__Excerpted text__
----
I will use a simple recusive backtracking algorithm to generate mazes. Here is a goldmine of other algorithms (with beautiful animations) if you are interested.

def generate_maze(n: int) -> np.ndarray:
  """Generates a random N*N maze using recursive backtracking."""
  # Make `n` odd. Why?
  n -= (n % 2)
  n += 1
  maze = np.ones((n, n), dtype=np.int32)

  # Opening at the top and bottom. We choose these points
  # because we can guarantee that an odd-maze will not have doubly-thick walls.
  maze[0][1] = maze[-1][-2] = 0

  # Direction vectors. Moving by 2 units ensures
  # that we skip over the walls and move from one potential passage to next.
  directions = [(0, 2), (0, -2), (2, 0), (-2, 0)]

  # Choose a random odd coordinate.
  start = (random.randrange(1, n, 2), random.randrange(1, n, 2))
  maze[start] = 0
  stack = [start]

  while stack:
    cy, cx = stack[-1]

    # Get neighbors in a random order.
    random.shuffle(directions)
    found_unvisited_neighbor = False

    for dx, dy in directions:
      nx, ny = cx + dx, cy + dy

      # Check if the candidate cell is not out of bounds and is a wall.
      if (0 <= nx < n and 0 <= ny < n and maze[ny][nx] == 1):
        # Pave thru the wall.
----
__Task requirements__
A. Answer these questions from the maze code excerpt:
(i) What dtype is the maze array created with?
(ii) By how many units do the direction vectors move?
(iii) Which two positions are set to 0 to open the top and bottom?
B. Please transcribe the maze code excerpt, starting at "found_unvisited_neighbor = False" and ending at "and is a wall.".

Saved data entries:
----
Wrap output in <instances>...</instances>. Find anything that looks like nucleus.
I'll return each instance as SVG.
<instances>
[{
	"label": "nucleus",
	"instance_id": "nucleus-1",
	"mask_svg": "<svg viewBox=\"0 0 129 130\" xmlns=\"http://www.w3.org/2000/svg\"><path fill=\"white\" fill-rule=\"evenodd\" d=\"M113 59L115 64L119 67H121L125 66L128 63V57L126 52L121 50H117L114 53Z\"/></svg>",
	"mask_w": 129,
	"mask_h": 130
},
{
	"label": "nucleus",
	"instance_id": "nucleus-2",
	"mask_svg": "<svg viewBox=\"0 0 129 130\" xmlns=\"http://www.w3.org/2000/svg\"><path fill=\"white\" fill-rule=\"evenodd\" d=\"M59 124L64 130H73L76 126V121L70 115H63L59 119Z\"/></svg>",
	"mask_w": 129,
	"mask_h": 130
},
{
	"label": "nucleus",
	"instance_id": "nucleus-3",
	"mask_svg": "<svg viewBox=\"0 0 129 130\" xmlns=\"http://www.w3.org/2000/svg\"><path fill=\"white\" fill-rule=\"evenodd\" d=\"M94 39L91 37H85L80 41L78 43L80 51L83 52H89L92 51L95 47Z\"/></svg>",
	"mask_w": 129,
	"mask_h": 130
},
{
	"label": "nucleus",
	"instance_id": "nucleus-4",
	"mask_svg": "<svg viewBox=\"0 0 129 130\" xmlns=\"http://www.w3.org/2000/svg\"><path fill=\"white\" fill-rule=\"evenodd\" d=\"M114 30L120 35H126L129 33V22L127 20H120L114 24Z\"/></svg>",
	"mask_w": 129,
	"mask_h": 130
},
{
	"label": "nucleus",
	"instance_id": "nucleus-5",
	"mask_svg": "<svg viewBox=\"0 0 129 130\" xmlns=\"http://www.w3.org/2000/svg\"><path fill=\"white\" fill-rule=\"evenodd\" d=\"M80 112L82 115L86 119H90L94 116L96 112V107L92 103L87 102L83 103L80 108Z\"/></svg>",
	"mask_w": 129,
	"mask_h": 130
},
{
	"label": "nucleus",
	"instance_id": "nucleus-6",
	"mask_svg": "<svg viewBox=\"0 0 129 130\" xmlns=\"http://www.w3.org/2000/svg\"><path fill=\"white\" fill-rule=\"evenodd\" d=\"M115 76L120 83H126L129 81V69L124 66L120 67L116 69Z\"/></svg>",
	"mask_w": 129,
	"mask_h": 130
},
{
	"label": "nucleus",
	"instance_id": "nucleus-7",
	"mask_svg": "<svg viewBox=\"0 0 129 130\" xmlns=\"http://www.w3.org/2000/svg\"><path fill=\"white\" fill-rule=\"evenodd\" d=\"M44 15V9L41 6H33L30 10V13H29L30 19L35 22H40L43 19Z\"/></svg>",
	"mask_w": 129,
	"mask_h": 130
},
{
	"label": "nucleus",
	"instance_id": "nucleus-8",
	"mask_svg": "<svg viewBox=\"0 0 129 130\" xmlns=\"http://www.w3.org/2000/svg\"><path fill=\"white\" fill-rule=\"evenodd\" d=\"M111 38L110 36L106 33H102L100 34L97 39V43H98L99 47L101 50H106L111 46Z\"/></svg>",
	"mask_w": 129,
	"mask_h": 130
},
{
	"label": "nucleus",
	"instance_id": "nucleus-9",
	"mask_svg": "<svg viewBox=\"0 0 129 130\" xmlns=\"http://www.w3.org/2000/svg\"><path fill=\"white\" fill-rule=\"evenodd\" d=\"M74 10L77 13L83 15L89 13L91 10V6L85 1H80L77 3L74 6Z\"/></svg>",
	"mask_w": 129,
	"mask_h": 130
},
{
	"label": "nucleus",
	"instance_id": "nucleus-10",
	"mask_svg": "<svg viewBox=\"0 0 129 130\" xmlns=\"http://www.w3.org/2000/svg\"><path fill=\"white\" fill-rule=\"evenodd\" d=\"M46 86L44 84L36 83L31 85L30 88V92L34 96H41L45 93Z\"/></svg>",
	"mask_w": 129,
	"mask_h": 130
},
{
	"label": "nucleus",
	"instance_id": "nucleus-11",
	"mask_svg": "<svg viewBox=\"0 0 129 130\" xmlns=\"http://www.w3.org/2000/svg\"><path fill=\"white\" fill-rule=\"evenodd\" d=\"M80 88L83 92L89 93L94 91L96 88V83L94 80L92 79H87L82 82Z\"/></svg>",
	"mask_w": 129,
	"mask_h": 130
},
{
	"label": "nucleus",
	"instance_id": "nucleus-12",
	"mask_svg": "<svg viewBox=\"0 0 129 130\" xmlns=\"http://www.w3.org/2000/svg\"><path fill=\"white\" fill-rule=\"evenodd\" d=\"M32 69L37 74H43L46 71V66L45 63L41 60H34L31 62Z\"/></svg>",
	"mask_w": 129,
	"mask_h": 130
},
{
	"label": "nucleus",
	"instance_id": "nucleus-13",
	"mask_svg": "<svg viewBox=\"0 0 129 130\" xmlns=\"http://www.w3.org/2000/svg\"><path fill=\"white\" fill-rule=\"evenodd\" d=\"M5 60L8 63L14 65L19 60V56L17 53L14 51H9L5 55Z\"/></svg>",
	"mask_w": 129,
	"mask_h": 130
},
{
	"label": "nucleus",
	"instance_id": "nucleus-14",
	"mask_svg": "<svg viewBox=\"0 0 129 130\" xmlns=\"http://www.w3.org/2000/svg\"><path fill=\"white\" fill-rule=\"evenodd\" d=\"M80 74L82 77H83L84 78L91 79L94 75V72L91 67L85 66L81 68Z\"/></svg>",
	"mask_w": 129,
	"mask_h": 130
----
__Answers to each task__
A.
(i) np.int32
(ii) 2 units
(iii) maze[0][1] and maze[-1][-2]

B.
found_unvisited_neighbor = False

    for dx, dy in directions:
      nx, ny = cx + dx, cy + dy

      # Check if the candidate cell is not out of bounds and is a wall.